_Goal_: Copy the line containing "The given image has a pixel size of 1024×768.", then all lines after it up to and including the final line of the material, exactly and without additions.

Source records
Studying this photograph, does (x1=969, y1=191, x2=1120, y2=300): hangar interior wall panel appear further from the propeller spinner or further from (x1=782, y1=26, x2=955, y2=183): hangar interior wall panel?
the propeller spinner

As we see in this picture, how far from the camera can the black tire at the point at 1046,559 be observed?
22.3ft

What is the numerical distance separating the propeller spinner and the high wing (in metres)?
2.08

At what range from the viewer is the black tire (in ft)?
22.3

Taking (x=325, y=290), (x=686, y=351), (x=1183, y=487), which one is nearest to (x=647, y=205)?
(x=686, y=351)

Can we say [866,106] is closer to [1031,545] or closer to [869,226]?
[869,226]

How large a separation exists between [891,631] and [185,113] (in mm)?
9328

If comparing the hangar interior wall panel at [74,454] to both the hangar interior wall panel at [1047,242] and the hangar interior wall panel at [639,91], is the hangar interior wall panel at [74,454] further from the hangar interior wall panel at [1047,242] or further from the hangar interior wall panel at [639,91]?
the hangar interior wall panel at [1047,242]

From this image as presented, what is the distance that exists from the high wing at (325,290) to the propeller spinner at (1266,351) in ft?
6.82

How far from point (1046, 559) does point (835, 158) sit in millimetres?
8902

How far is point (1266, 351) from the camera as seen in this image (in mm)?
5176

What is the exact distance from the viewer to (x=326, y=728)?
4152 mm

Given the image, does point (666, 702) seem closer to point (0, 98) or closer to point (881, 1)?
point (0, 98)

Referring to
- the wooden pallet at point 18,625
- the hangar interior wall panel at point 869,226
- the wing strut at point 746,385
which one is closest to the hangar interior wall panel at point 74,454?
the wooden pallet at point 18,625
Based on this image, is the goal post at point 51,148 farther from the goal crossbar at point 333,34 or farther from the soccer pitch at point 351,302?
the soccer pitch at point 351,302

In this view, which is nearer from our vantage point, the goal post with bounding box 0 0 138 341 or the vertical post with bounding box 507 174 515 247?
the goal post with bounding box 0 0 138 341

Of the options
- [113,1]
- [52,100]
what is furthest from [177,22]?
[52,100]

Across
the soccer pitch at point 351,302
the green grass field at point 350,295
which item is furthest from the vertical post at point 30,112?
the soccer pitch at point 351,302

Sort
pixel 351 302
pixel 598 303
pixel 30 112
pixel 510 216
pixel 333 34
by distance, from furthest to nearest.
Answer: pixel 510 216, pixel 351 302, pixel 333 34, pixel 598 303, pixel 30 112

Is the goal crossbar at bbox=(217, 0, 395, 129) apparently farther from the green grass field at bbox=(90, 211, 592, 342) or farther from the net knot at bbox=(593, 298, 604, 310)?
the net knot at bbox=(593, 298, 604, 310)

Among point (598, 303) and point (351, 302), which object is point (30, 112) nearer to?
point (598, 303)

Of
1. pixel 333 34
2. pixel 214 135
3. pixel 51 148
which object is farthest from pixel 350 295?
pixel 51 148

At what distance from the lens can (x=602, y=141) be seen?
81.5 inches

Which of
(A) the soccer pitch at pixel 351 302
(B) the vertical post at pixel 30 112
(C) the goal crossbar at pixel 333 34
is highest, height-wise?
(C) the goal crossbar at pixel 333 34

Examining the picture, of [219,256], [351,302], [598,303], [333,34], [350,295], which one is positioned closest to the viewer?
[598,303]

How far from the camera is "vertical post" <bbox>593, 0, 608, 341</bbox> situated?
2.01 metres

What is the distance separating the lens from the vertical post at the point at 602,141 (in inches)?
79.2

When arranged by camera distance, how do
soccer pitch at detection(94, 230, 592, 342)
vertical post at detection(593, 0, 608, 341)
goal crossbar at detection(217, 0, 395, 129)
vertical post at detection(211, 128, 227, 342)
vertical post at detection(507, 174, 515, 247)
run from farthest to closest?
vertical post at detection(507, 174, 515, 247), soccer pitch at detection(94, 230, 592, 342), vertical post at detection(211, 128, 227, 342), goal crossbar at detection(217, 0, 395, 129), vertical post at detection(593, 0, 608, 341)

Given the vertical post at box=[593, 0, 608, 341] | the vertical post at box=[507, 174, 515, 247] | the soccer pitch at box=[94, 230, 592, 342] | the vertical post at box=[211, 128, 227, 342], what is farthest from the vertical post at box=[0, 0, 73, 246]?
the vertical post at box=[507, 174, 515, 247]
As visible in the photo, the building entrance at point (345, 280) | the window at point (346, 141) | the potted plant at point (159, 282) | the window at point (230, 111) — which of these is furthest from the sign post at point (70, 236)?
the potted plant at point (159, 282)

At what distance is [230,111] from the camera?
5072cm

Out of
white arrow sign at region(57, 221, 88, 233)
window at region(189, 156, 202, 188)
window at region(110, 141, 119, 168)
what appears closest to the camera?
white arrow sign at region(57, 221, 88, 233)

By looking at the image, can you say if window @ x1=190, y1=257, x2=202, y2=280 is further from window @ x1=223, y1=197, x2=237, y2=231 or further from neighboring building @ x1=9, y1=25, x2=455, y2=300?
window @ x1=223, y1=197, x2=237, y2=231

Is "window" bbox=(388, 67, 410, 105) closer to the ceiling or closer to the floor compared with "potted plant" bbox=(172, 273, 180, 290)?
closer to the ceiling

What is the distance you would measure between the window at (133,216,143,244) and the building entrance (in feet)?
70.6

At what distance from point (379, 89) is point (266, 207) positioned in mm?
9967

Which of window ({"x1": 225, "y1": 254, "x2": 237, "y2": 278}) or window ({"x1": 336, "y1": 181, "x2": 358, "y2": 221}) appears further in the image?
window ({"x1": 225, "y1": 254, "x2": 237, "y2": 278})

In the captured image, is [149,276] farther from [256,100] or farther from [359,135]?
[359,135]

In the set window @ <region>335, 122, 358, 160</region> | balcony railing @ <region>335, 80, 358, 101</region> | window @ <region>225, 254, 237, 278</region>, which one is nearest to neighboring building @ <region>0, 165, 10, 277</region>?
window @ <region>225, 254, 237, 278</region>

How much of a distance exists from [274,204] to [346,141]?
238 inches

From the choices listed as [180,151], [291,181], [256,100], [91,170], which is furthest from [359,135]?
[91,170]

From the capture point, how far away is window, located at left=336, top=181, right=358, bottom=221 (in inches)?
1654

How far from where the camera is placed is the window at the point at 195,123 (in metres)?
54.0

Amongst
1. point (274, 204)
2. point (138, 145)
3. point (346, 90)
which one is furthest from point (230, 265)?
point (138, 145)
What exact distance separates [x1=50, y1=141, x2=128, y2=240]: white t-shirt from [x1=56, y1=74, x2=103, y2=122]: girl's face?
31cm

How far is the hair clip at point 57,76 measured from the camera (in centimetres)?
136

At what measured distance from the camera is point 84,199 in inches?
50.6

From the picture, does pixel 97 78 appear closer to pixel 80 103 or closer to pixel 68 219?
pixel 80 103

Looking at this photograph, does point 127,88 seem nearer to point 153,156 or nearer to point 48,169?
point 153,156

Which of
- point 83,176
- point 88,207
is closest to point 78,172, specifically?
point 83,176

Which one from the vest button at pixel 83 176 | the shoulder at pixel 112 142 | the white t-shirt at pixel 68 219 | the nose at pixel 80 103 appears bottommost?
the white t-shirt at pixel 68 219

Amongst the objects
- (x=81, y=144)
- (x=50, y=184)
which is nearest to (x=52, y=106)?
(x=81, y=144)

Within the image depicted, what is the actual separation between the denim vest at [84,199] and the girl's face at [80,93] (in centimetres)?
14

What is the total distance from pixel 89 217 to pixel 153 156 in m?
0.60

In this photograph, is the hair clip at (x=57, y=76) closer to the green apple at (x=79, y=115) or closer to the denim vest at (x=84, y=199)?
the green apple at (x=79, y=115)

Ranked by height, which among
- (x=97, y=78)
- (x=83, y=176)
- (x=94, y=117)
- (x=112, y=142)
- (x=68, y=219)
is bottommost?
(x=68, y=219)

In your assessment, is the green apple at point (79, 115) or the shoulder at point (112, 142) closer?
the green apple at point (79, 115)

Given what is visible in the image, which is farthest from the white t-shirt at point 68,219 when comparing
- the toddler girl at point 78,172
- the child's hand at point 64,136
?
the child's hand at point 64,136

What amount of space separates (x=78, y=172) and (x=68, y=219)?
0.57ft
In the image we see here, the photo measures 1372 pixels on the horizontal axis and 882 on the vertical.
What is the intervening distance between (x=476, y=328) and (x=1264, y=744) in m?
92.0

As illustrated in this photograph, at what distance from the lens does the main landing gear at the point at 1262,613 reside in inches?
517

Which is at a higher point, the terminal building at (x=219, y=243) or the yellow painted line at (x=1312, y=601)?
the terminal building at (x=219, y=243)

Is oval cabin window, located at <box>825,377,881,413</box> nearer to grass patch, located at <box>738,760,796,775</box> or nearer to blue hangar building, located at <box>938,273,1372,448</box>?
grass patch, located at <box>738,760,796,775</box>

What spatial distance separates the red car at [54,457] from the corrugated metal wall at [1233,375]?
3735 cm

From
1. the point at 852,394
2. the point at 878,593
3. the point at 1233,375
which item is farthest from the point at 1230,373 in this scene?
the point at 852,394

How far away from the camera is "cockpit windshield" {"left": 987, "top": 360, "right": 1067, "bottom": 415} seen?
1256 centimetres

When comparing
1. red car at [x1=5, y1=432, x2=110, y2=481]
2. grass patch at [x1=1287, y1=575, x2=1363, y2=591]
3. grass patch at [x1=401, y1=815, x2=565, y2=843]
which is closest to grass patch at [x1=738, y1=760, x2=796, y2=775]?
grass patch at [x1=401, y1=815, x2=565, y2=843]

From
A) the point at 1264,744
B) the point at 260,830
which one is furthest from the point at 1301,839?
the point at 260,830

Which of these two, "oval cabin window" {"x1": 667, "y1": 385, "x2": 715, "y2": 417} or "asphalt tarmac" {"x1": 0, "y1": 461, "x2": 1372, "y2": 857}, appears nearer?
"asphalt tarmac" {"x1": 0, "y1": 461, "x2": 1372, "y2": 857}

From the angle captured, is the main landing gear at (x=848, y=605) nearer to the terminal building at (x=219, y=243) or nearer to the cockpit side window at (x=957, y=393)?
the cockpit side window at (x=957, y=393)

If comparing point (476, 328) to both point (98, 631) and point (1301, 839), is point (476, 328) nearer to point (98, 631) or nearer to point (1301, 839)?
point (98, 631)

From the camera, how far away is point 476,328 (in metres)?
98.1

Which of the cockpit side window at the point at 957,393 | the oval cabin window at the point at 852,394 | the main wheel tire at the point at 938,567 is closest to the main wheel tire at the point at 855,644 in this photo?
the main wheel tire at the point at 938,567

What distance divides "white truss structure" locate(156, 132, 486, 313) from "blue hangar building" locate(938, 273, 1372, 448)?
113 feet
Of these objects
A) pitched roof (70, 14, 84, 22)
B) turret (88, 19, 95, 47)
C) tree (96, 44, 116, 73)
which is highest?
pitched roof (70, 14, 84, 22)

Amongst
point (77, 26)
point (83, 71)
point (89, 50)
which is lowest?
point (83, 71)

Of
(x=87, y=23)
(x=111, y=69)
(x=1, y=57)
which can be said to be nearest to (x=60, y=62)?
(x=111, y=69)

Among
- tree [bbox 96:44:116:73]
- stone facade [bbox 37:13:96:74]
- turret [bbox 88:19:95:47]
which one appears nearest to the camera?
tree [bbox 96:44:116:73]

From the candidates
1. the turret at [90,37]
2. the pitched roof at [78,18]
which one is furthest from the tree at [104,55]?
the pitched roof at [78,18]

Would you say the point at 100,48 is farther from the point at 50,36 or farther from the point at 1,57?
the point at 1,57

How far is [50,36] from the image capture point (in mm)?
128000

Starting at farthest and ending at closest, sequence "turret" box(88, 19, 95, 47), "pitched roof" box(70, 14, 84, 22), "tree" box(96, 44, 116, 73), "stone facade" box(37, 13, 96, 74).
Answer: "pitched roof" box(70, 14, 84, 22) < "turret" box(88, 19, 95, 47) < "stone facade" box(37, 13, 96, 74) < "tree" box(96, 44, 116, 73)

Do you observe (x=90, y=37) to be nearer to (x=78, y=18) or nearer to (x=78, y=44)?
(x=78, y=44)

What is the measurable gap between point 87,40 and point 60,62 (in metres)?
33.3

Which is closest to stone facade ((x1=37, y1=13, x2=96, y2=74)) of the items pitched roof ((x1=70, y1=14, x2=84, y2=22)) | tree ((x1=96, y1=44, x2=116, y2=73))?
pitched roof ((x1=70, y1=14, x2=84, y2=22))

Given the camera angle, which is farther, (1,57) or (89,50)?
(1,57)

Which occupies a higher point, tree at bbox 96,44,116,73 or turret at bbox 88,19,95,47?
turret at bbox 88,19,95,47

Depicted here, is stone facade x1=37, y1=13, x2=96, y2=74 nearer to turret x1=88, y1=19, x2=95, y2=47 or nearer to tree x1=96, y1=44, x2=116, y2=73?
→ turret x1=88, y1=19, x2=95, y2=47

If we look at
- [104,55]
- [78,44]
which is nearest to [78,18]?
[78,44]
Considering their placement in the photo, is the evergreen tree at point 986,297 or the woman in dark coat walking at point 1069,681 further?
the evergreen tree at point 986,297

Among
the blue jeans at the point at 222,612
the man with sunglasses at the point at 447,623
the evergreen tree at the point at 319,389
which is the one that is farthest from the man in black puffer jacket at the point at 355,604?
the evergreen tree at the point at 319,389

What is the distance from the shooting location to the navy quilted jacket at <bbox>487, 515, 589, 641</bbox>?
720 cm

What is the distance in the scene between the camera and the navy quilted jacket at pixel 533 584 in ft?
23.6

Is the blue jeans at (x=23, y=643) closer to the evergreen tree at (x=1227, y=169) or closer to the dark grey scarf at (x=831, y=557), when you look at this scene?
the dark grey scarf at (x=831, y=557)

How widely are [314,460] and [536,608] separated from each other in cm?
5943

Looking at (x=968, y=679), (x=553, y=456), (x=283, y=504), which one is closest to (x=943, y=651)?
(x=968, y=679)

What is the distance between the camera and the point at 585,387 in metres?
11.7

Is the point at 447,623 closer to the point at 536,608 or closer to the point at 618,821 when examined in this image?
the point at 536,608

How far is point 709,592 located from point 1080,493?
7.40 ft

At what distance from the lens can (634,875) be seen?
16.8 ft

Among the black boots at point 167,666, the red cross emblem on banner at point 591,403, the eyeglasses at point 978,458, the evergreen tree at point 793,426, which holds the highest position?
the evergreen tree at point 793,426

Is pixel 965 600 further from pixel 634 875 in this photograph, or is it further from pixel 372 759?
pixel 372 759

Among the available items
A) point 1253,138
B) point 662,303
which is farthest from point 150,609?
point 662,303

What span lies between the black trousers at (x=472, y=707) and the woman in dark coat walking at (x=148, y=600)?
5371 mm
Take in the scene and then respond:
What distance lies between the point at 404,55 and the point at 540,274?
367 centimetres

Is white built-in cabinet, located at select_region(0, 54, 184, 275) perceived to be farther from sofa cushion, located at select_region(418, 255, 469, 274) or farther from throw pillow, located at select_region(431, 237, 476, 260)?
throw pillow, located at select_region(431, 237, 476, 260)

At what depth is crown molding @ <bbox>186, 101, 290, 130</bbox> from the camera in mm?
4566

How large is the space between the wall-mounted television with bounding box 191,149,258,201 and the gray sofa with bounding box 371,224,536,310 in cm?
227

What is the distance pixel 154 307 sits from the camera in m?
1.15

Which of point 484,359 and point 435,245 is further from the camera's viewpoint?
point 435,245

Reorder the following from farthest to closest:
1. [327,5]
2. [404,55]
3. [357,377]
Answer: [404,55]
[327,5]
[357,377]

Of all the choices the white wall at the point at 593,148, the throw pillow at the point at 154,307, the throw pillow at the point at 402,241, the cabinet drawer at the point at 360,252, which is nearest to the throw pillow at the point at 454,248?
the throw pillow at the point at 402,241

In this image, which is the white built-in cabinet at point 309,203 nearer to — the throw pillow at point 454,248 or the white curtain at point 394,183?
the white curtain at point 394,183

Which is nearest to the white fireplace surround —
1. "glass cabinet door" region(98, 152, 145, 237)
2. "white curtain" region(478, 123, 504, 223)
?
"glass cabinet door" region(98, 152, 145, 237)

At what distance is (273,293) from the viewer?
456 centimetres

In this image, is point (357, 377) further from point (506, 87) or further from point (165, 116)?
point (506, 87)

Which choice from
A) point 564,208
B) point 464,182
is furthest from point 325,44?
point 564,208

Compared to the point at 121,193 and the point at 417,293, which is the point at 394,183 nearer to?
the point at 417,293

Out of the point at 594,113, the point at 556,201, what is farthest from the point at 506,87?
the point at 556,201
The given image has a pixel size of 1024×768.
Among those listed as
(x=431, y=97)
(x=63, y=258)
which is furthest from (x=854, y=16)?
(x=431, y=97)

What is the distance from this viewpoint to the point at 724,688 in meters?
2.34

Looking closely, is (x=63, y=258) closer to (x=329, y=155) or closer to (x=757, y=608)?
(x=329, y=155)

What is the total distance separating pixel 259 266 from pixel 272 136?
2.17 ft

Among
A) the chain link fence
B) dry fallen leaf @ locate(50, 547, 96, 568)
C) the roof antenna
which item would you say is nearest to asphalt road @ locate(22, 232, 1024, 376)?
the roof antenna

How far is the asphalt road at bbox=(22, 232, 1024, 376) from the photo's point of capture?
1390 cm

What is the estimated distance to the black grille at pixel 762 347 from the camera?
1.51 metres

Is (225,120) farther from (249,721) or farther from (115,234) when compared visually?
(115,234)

_Answer to the exercise_:
The given image has a pixel size of 1024×768.
Among those listed as
(x=431, y=97)
(x=63, y=258)
which is furthest from (x=854, y=16)?
(x=431, y=97)

What is the distance from this viewpoint to the point at 724,688 in meters?
2.34

Looking closely, is (x=63, y=258) closer to (x=329, y=155) or closer to (x=757, y=608)?
(x=329, y=155)

What is the total distance separating pixel 259 266 from pixel 272 136?
2.17 ft

Among
A) the chain link fence
B) dry fallen leaf @ locate(50, 547, 96, 568)
C) the roof antenna
which item would you say is nearest to asphalt road @ locate(22, 232, 1024, 376)?
the roof antenna

How far is the asphalt road at bbox=(22, 232, 1024, 376) from the photo's point of capture?
1390 cm

What is the estimated distance to the black grille at pixel 762 347 from the camera?
1.51 metres

Is (225,120) farther from (249,721) or farther from (115,234) when compared visually?
(115,234)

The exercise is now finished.